The set of all possible worlds is a confusing subject, and is related to the so-called "ontology problem" in FAI, where we need to define preference for Friendly AI based on human preference, while human preference may be defined in terms of incomplete and/or incorrect understanding of the world. Furthermore, it doesn't seem possible to rigorously define the collection of all possible worlds, for formal preference to talk about. I currently run a blog sequence on this topic, with two posts so far:

(The concept of *preference* is assumed in these posts, refer to the previous posts as needed.)

The set of all possible worlds is a confusing subject,

It certainly is. That is why the schema above fascinated me when I made it explicit: although the concepts involved are not rigorously defined, the relationships between them (as expressed in the schema) *feel* rigorously correct. (ETA: A bit like noticing that elementary particles parallel a precise mathematical structure, but not yet knowing what particles are and why they do that.)

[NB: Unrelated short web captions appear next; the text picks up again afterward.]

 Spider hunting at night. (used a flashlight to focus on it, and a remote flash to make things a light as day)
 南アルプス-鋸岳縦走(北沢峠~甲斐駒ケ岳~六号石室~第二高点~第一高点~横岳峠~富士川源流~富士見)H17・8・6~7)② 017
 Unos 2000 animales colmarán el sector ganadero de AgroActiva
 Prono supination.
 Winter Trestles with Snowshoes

In a matter of speaking, the schema explicitly moves confusion about “what probability is” to “what possible worlds to consider”. This is implicitly done in many problems of probability — which reference class to pick for the outside view, or how to count possible outcomes —, but the schema makes this much clear. (To me, at least; I published this in case it has a similar effect on others.)

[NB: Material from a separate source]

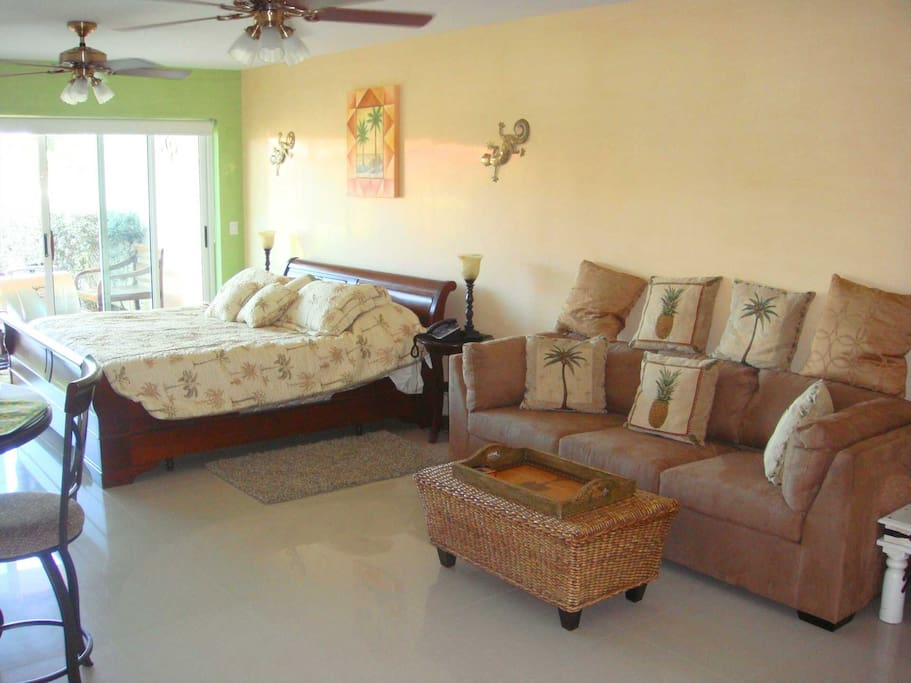 Queen-size sofa-bed for extra comfort or extra guests!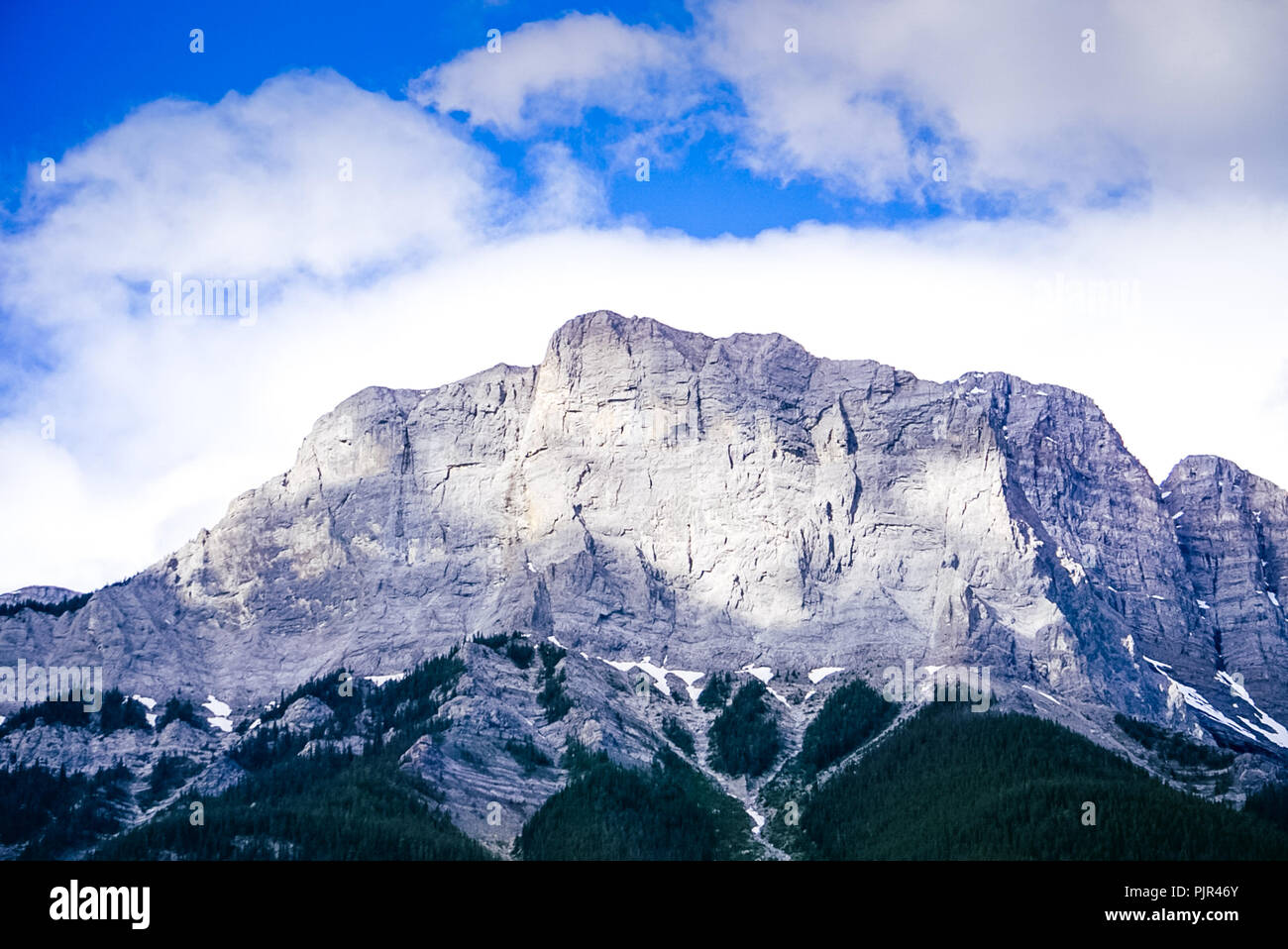 A view of the Three Sisters Mountain looking up from the the trail. Stock Photo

it doesn't seem possible to rigorously define the collection of all possible worlds, for formal preference to talk about

I’m not sure I agree. The schema doesn’t say what collection of universes to use, but I don’t see why you couldn’t just define rigorously one of your choosing and use it. (If I’m missing something here please give me a link.) Note that the one you picked *can* be “wrong” in some sense, and thus the probabilities you obtain not be helpful, but I don’t see a reason why you can’t do it *even if it’s wrong*.

Interestingly, the schema *does* theoretically provide a potential way of noticing you picked a bad collection of worlds: If you end up with an empty E (the subset of worlds agreeing with your experiences), then you *certainly* picked bad.

I’m a bit fuzzy about what it means when your experiences “consistently” happen to be improbable (but never impossible) according to your calculation. In Bayesian terms, you *correctly* update on every experience, but your predictions keep being wrong. The schema seems correct, so either you picked a bad collection of possible worlds, or you just happen to be in a world that’s just unpredictable (in the sense that even if you pick the best decision procedure possible, you still lose; the world just doesn’t allow you to win). In the latter case it’s unsurprising — you can’t win, so it’s “normal” that you can’t find a winning strategy — but the latter case should allow you to “escape” by finding the correct set of worlds.

is related to the so-called "ontology problem" in FAI, where we need to define preference for Friendly AI based on human preference, while human preference may be defined in terms of incomplete and/or incorrect understanding of the world

Note that I intentionally didn’t mention preferences anywhere in the post. (Actually, I meant to make it explicit that they’re orthogonal to the problem, I just forgot.)

The question of preferences seems to me perfectly orthogonal to the schema. That is, if you pick a set of possible worlds, but you still can’t define preferences well, than you’re confused about preferences. If, say, you have a class of “possible world sets”, and you *can* rigorously define your preferences within each such set, but you can’t pick which set to use, then you’re confused about your ontology.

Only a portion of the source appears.